Text ::
See [[Run-length encoding/C]]

C++

#include <algorithm>
#include <array>
#include <iterator>
#include <limits>
#include <tuple>

namespace detail_ {

// For constexpr digit<->number conversions.
constexpr auto digits = std::array{'0','1','2','3','4','5','6','7','8','9'};

// Helper function to encode a run-length.
template <typename OutputIterator>
constexpr auto encode_run_length(std::size_t n, OutputIterator out)
{
    constexpr auto base = digits.size();

    // Determine the number of digits needed.
    auto const num_digits = [base](auto n)
    {
        auto d = std::size_t{1};
        while ((n /= digits.size()))
            ++d;
        return d;
    }(n);

    // Helper lambda to raise the base to an integer power.
    auto base_power = [base](auto n)
    {
        auto res = decltype(base){1};
        for (auto i = decltype(n){1}; i < n; ++i)
            res *= base;
        return res;
    };

    // From the most significant digit to the least, output the digit.
    for (auto i = decltype(num_digits){0}; i < num_digits; ++i)
        *out++ = digits[(n / base_power(num_digits - i)) % base];

    return out;
}

// Helper function to decode a run-length.
// As of C++20, this can be constexpr, because std::find() is constexpr.

Data extract ::

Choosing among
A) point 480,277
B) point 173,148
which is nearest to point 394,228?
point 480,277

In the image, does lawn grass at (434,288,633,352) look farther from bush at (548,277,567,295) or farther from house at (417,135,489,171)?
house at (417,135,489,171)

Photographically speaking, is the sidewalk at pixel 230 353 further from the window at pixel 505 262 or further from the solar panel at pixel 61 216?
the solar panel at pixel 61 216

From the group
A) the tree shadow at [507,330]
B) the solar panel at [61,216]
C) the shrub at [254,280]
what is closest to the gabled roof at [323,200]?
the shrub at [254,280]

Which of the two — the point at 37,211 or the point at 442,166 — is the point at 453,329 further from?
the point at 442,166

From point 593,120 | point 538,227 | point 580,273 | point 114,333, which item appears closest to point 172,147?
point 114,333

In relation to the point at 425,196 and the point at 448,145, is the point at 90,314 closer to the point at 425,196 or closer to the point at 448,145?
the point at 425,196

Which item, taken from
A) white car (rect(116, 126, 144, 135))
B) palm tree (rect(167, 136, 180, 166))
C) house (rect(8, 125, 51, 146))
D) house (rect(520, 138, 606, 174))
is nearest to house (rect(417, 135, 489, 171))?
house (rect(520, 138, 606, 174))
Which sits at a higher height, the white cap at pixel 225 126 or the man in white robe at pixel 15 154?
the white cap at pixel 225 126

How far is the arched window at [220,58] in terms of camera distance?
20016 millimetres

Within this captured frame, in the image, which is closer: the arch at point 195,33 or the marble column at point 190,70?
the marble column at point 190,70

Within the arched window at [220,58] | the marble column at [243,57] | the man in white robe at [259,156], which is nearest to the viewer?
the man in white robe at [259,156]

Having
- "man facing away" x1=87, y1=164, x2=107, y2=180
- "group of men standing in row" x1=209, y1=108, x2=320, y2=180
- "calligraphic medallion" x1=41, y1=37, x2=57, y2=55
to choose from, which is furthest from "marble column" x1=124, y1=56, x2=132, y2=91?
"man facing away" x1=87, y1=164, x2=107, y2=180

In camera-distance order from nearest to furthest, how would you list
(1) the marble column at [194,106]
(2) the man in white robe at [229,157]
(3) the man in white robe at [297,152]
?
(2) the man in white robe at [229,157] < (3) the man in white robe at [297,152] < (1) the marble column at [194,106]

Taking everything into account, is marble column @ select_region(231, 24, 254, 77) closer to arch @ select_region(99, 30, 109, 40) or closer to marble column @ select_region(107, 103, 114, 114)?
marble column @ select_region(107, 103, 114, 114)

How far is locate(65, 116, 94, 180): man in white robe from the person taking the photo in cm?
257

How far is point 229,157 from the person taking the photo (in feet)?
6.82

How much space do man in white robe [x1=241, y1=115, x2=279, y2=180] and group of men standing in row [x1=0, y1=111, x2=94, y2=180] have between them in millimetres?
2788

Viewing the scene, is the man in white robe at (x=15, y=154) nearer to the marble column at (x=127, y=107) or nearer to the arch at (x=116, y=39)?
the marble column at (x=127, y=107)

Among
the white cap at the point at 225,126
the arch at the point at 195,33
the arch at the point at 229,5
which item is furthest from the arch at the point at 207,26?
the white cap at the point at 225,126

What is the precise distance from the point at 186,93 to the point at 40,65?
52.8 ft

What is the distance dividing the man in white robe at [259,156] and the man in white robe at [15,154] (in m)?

Work to do :: Transcribe the part of the run-length encoding code between "auto const num_digits" and "an integer power.", inclusive.

Exercise output ::
auto const num_digits = [base](auto n)
    {
        auto d = std::size_t{1};
        while ((n /= digits.size()))
            ++d;
        return d;
    }(n);

    // Helper lambda to raise the base to an integer power.